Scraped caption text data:
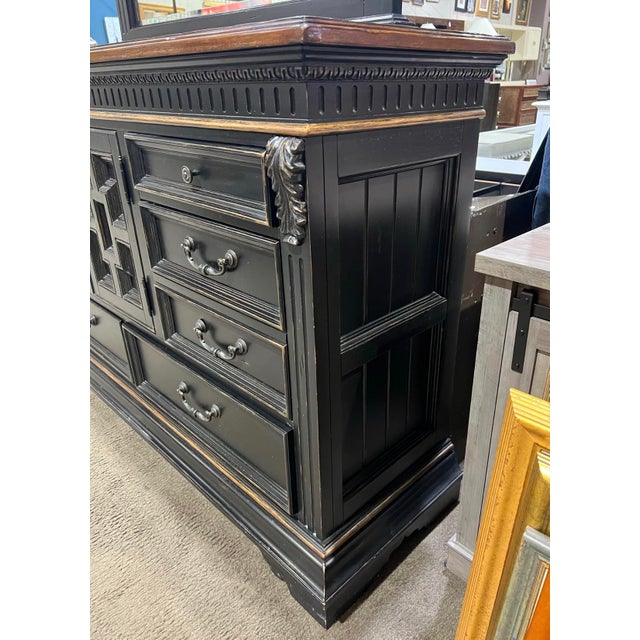 Schnadig Oversized Ornate Dresser and Mirror Set For Sale - Image 4 of 6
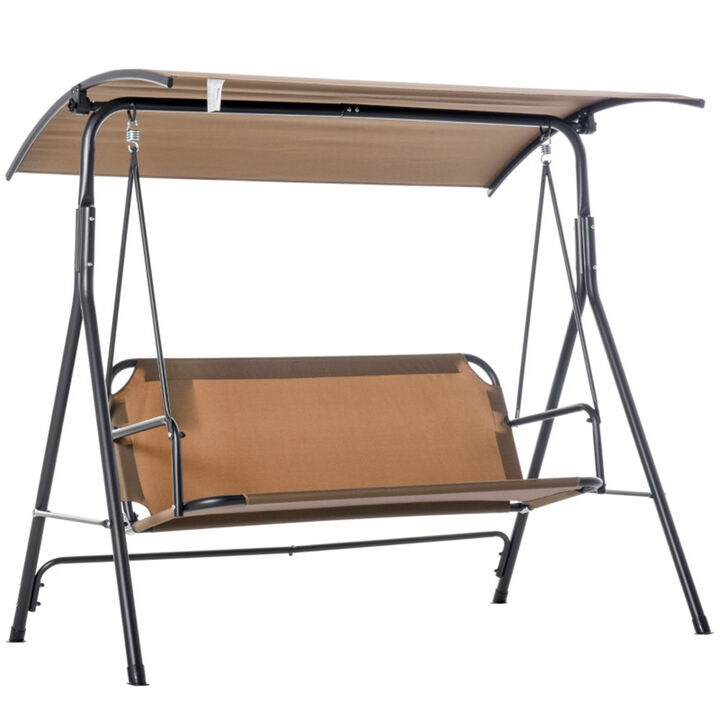 3-Person Outdoor Swing, Freestanding Porch Swing with Cushioned Seat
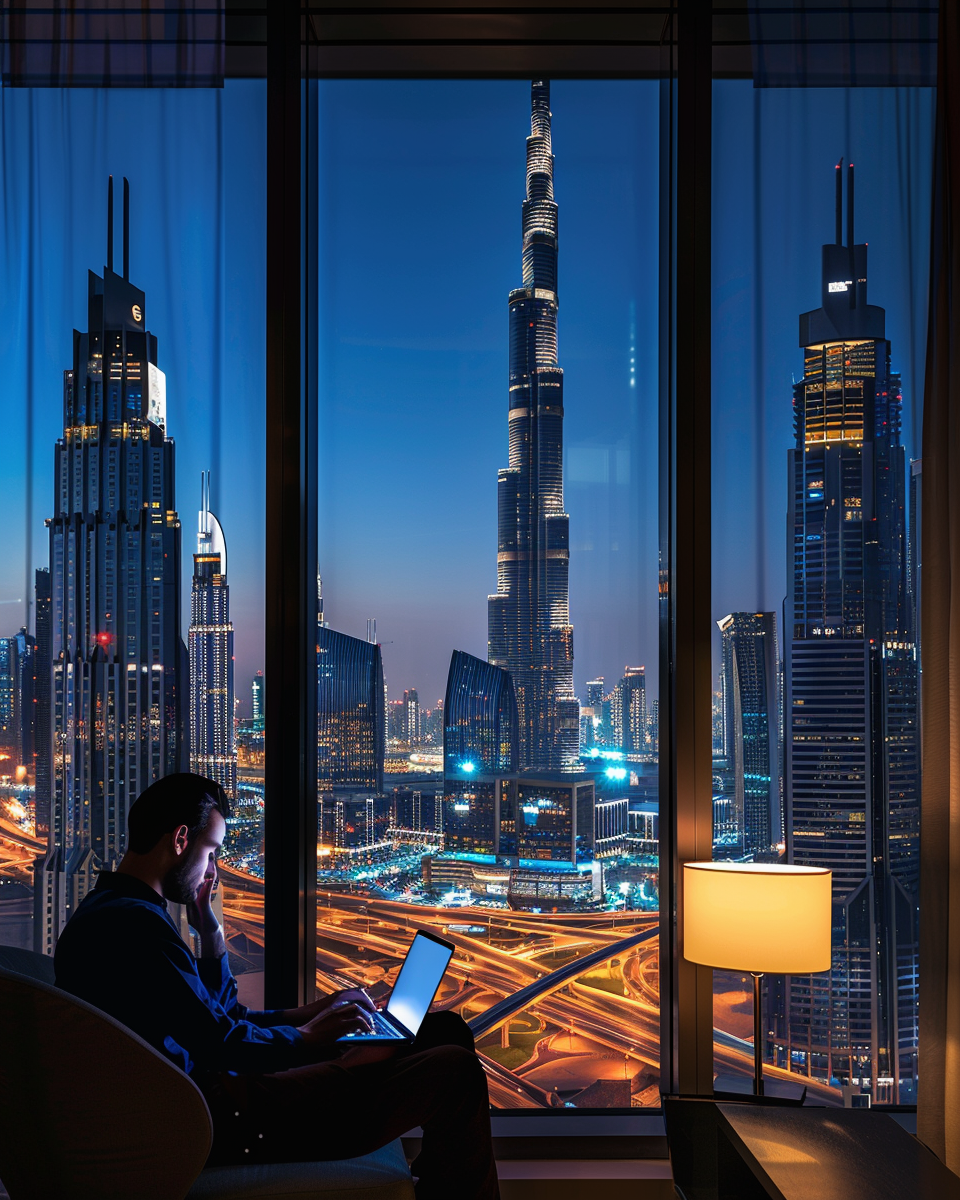 An entrepreneur working in luxurious Dubai hotel suite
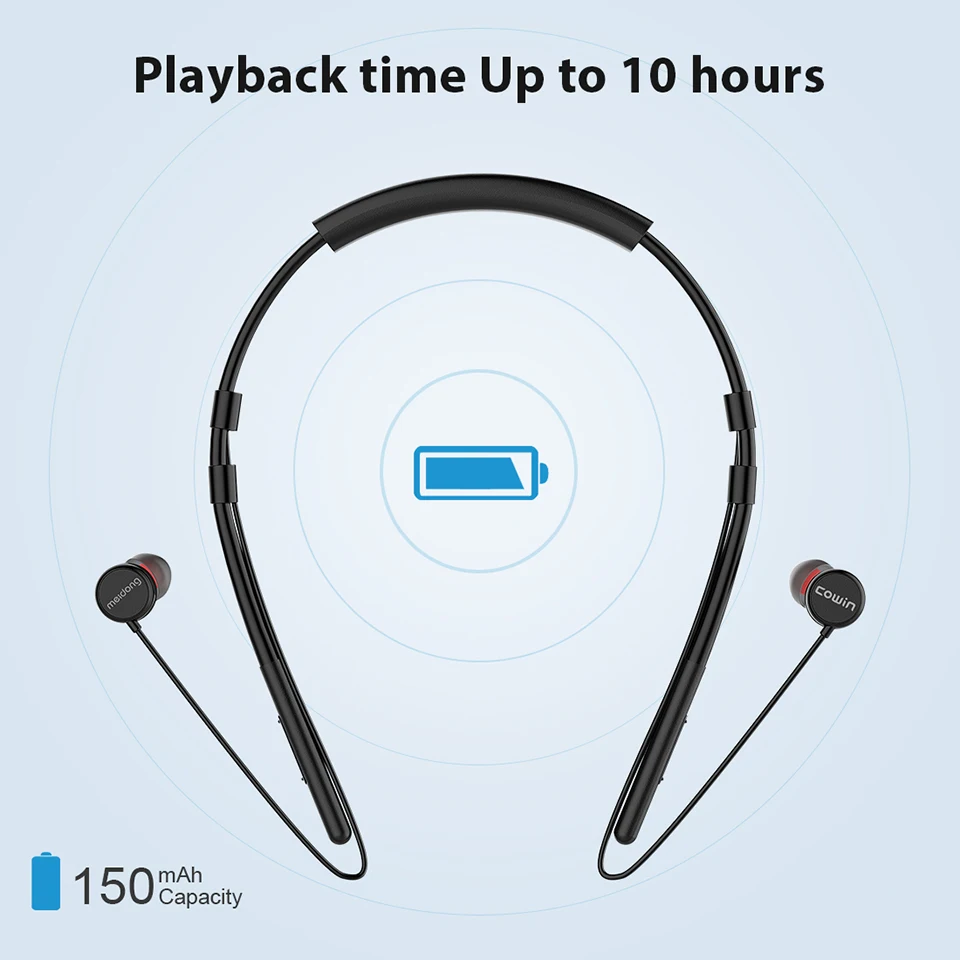 cowin HE6 Wireless Earphones Bluetooth 5.0 Headset Sports Earbuds for Running Built-in Mic with Magnetic Connection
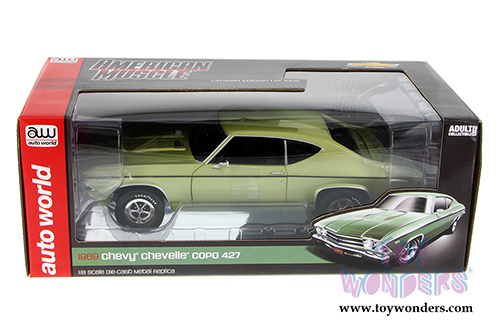Auto World - Chevy Chevelle COPO 427 Hard Top (1969, 1/18 scale diecast model car, Frost Green) AMM1054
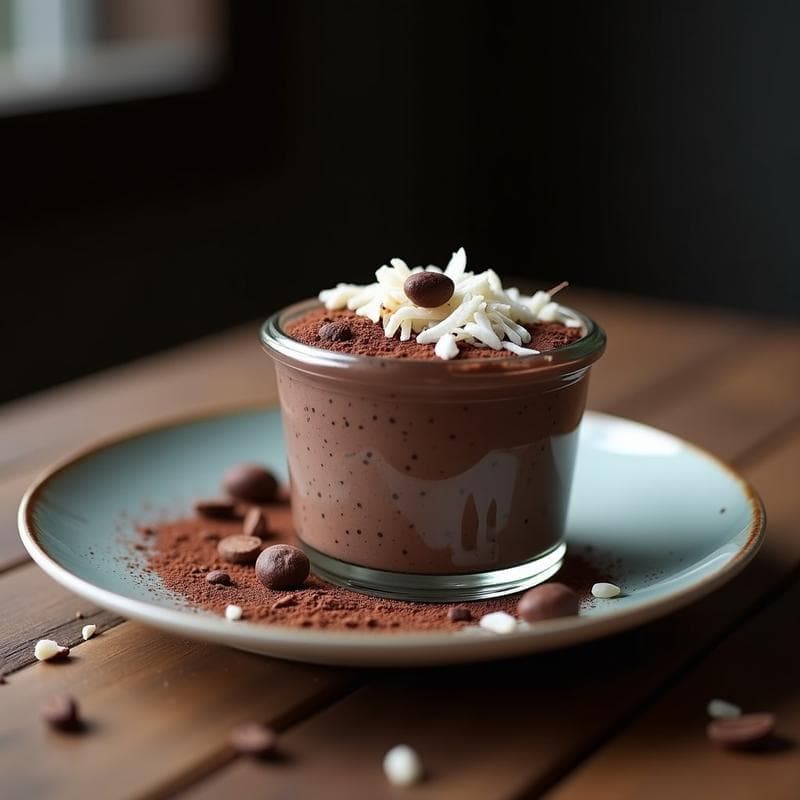 Pudín de semillas de cáñamo y cacao keto servido en un bol de cerámica blanca, con textura cremosa y decorado con almendras fileteadas. Fondo rústico con cucharita de madera y semillas esparcidas, resaltando su aspecto saludable y sin cocción.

TO DO = Set down only the lines from the one with "Auto World - Chevy" through the end of the entries, exactly as they appear, leaving out each picture.

OUTPUT OF THE EXERCISE =
Auto World - Chevy Chevelle COPO 427 Hard Top (1969, 1/18 scale diecast model car, Frost Green) AMM1054
 Pudín de semillas de cáñamo y cacao keto servido en un bol de cerámica blanca, con textura cremosa y decorado con almendras fileteadas. Fondo rústico con cucharita de madera y semillas esparcidas, resaltando su aspecto saludable y sin cocción.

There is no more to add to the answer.